Benghazi is the Silver Lining in the Tragedy of Petraeus

When a co-worker told me late Friday about General Petraeus’s resignation as CIA director, my immediate reaction was profound sadness.  Petraeus is one of the few public servants I’ve ever admired without reservation.  Now that’s been taken from me.  (Yes, it’s about me.)

Petraeus will still be remembered as one of the greatest generals in American history.  President Lincoln supposedly said of my friend’s great-great-grandfather, “I wish some of you would tell me the brand of whiskey that Grant drinks. I would like to send a barrel of it to my other generals.”  I have this fantasy of President Obama saying, “I wonder if we could find a hot biographer for some of my other generals?”

But back to me: I’ve followed Petraeus’s career off and on since he was a mere colonel walking around the Princeton campus with a briefcase in the mid-1980s.  That’s the detail I remember from the Princeton Alumni Weekly article about him — hey, there’s this guy who looks like he could be a well-dressed grad student, except he carries a briefcase.  Petraeus got two graduate degrees from the Woodrow Wilson School at Princeton University.  (I hope I’m remembering the details correctly — unfortunately, PAW articles from that far back are not available online.)

I’ve written about Petraeus a few times here, most notably in “Dog Bites Man: MoveOn.org Twists the Truth” and ““Barack Obama Better Be All In” on Afghanistan “. I know there are people who despise Petraeus, think he’s created a personality cult around himself, blah blah blah, I don’t care.  Petraeus won the war in Iraq, after taking over while it seemed to many — including a disgraceful Senate majority leader — that the war had been lost.

The silver lining in the Petraeus episode is that the debacle in Benghazi will finally get the attention it deserves.  (Note to Senate Intelligence Committee Chair Dianne Feinstein: If it was appropriate for Gen.
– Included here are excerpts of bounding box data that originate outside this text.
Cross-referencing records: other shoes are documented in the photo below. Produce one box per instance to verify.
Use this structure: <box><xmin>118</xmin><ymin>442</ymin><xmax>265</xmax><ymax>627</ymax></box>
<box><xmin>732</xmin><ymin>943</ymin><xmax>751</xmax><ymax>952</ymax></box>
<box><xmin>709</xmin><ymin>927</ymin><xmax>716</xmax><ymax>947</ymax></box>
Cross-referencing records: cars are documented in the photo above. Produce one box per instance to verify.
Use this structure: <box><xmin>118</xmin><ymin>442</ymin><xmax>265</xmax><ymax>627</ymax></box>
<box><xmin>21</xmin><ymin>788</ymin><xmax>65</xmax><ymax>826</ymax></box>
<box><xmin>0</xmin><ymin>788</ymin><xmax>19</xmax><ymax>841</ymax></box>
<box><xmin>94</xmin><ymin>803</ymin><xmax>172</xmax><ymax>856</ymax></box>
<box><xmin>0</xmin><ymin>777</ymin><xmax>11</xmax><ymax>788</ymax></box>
Petraeus to testify in your closed-door hearing when he was CIA director, it’s no less appropriate now that he’s a private citizen.)  Here’s VDH with a handy list of questions you should ask:

“We were beginning to sense that the crime of Benghazi (not listening to pre-attack requests for increased security; not sending help immediately from the annex to the besieged consulate; not rushing in additional military forces during the hours-long attack) and the cover-up (inventing the video narrative of a spontaneous demonstration gone wild to support a pre-election administration narrative of an impotent al-Qaeda, a successful Libya, a positive Arab Spring, and a cool, competent Commander in Chief, slayer of bin Laden, and architect of momentous Middle East change) were not the entire story of the 9/11/2012 attack: Why was there a consulate at all in Benghazi, given that most nations have shut down their main embassies in Tripoli? Why was there such a large CIA contingent nearby — what were they doing and why and for whom? Why did the ambassador think he needed more security when so many CIA operatives were stationed just minutes away? What was the exact security relationship between the annex and the consulate, and why the apparent quiet about it? Who exactly were the terrorist hit-teams, and did they have a particular agenda, and, if so, what and for whom? All these questions had not been answered and probably would have been raised during the scheduled Petraeus testimony — which is apparently now canceled, but why that is so, no one quite knows.”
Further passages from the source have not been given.